Locating the Clues of Declining Success Rate of Service Calls
Guoping Rong,Hao Wang,Yong You,He Zhang,Jialin Sun,Dong Shao,Yangchen Xu
DOI: https://doi.org/10.1109/issre5003.2020.00039
2020-10-01
Abstract:For many on-line systems with massive users, to provide services continuously and steadily is vital for business, which requires the anomalies of services should be located and resolved in a timely manner. As a common IT infrastructure, various APM (Application Performance Management) systems/frameworks have been adopted to monitor each call request to a service.

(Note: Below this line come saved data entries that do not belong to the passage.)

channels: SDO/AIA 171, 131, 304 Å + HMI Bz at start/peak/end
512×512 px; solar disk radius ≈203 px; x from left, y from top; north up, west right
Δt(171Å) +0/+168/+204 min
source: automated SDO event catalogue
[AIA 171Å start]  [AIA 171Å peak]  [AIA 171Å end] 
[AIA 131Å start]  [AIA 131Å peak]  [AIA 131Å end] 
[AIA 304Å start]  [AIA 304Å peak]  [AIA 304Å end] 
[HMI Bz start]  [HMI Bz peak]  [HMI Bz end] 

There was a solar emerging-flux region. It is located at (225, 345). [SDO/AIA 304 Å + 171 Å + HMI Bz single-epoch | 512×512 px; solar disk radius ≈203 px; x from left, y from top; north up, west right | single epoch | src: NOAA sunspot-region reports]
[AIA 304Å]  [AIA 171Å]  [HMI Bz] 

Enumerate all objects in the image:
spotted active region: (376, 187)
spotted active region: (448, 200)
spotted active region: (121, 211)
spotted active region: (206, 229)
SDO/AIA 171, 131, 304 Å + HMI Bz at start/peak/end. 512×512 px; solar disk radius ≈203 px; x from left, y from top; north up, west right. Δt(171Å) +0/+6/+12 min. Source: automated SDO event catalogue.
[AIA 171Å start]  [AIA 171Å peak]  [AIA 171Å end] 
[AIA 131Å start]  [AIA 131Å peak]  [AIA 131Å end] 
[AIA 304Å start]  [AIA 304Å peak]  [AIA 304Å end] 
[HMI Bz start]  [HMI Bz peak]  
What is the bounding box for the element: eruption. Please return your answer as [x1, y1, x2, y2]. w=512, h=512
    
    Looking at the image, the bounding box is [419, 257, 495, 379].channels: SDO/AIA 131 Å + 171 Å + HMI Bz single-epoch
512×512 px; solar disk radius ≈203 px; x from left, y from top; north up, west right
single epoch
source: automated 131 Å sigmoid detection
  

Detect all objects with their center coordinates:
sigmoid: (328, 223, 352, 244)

Nevertheless, the call request may contain multidimensional attributes (e.g., City, ISP, Platform, etc.), which may further contain multiple values (e.g., ISP could be T-Mobile, CMCC, etc.). As a result, an anomaly such as DSR (Declining Success Rate) to service typically occurs with a combination of such attribute values, which creates major challenges to locate the root cause of the anomaly due to potentially huge numbers of the combinations. In this paper, we propose a novel method, ImpAPTr (Impact Analysis based on Pruning Tree), to identify the combination of dimensional attributes as the clues leading to the root cause of anomalies regarding DSR timely. In the evaluation with the simulated dataset, ImpAPTr detects valid clues in milliseconds with an accuracy of 99.37% (within the top 10 candidate results), 97.72% (top 5), and 94.51% (top 3), respectively, which outperforms previous approaches to a large degree. A field test with a production environment dataset indicates that ImpAPTr is able to detect valid clues in a few seconds.